Alcuni ricordi mi stimolano costantemente ilarità, altri mi hanno lasciato un senso di sgomento ma ricordo con estremo piacere l’incontro con un ricercatore del CNR (Consiglio Nazionale delle Ricerche). Venne a pranzo e si presentò come amico del Prof. Servilli (maestro indiscusso, devo moltissimo a lui per avermi dato la spinta ad approfondire le caratteristiche degli oli ed il conseguente utilizzo in cottura). Io avevo terminato da poco il primo corso sull’olio extra vergine di oliva e la domanda di questo signore, mi sembrò folle, al punto tale da credere che fosse un modo per mettersi in mostra. Mi domandò a quante atmosfere avessi i fuochi del gas in cucina, per meglio comprendere come estrarre il licopene (sostanza naturale dalle proprietà antiossidanti) dal pomodoro, specificandomi che con la fiamma ossidrica, utilizzando una pentola di rame occorrevano meno di 30 secondi. Praticamente un motivo in più per capire quanto sia influente l’olio in cottura e il relativo “gioco” delle temperature. Fu molto interessante dibattere su altri aspetti, ma il ricordo della domanda sulle atmosfere continua ad essere vivido dentro di me.

Dove nasce il tuo soprannome che ricordiamo essere Caronte?

Appellativo coniato dal mentore Luciano Pavone una sera in caffetteria quando un importante ristoratore abruzzese espresse il desiderio di intraprendere un percorso completo della Scozia in Whisky. Iniziai a gestire la degustazione e nel bel mezzo della serata interruppi invitandolo a tornare il giorno successivo, con l’intento di cercare il Whisky che maggiormente si addiceva alle sue sfumature, con l’obiettivo di aumentare il desiderio e il piacere di quell’esperienza.
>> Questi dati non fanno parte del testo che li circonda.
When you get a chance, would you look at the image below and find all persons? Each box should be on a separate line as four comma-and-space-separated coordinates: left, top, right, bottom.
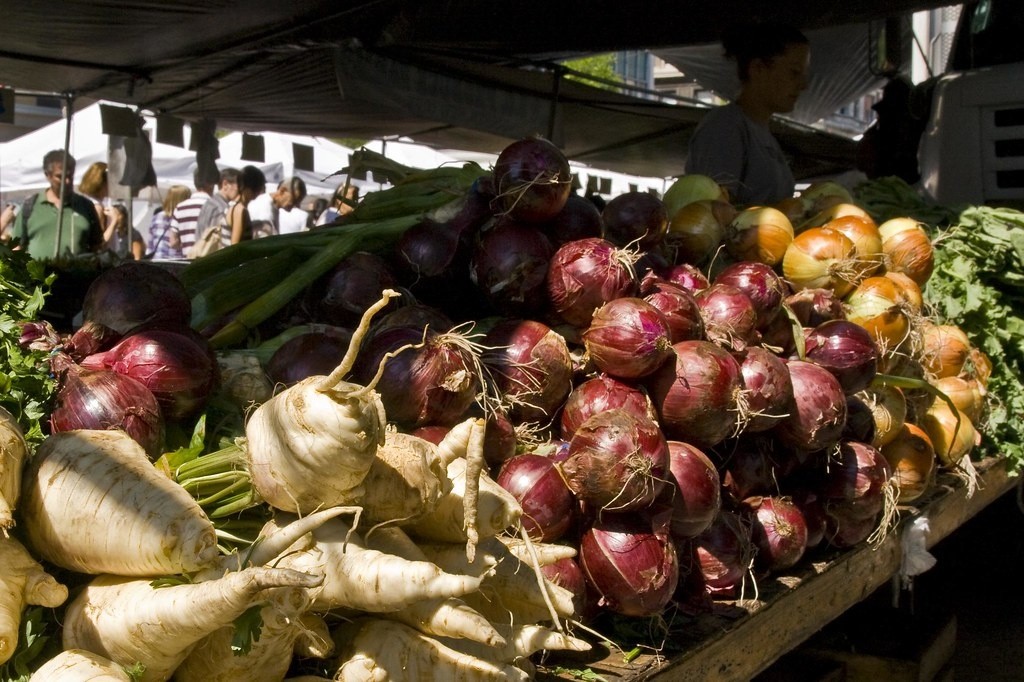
686, 13, 812, 208
146, 166, 359, 260
77, 162, 119, 251
110, 205, 145, 261
853, 79, 930, 184
11, 151, 103, 259
0, 200, 20, 242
Ci regali il tuo sogno nel cassetto?

Non ho sogni nel cassetto, ma grandi idee da proteggere. La vita mi ha condotto ogni giorno a conoscere persone e storie incredibili. Da alcuni anni è nato un sodalizio con il Dott. Gianleo Berardinelli di NutriEffect, un rapporto intimo con il quale condivido quotidianamente passioni e vita vissuta, studio e ricerca, amicizia e scambio di idee innovative. Attualmente stiamo lavorando ad un progetto legato al mondo della Nutraceutica 2.0. L’ambizione non è solo quella di portare avanti un lavoro volto alla conoscenza in toto delle materie prime, ma anche di poter erudire più persone possibili, addette ai lavori e non, alla comprensione dell’importanza dell’olio extravergine di oliva soprattutto in cottura. La nostra mission è educare a mangiare per nutrirsi con consapevolezza, considerando l’effetto del cibo e non il computo calorico che, condannerebbe l’utilizzo dell’olio, per una teoria legata alle leggi della termodinamica, che non ha nessuna valenza con la realtà della biochimica. Ciò che promuoviamo è un approccio al cibo completamente differente dal modo in cui siamo stati erroneamente abituati finora, con l’obiettivo di partire e far risaltare la materia prima tutelandone le proprietà organolettiche, attraverso l’uso consapevole di olio.

Inoltre, stiamo virando in modo netto verso l’abbandono del sale e degli zuccheri aggiunti, per ambire al ritorno del principio base di Ippocrate “fa che il Cibo sia la tua Medicina e che la Medicina sia il tuo Cibo.

Ci dici quali sono il tuo vino e il tuo olio del cuore?

Tutti i prodotti che seleziono appartengono alla mia intimità. Vivo emozioni molteplici e intense e le connotazioni delle stesse, mi portano a prediligere alcuni prodotti in determinati periodi della mia storia. In questo momento sono innamorato del Prof. Raffaello Annichiarico e dei suoi vini profumati, delicati, ammalianti, avvolgenti ed instancabili. Connotazioni che rispecchiano a pieno la sua personalità.

Per ciò che concerne l’olio, L’Ogliarola di Oro Di Rufolo quest’anno ha solleticato le mie fantasie. Un olio fuori dalle righe, non convenzionale, dai sentori forti, con una fluidità ed una opulenza indescrivibili. Sgarbato, non equilibrato, sfacciatamente infinito. Nella mia carriera di assaggiatore è il primo anno che riscontro tanta voluttuosità da questa interessante e sottovalutata Varietà.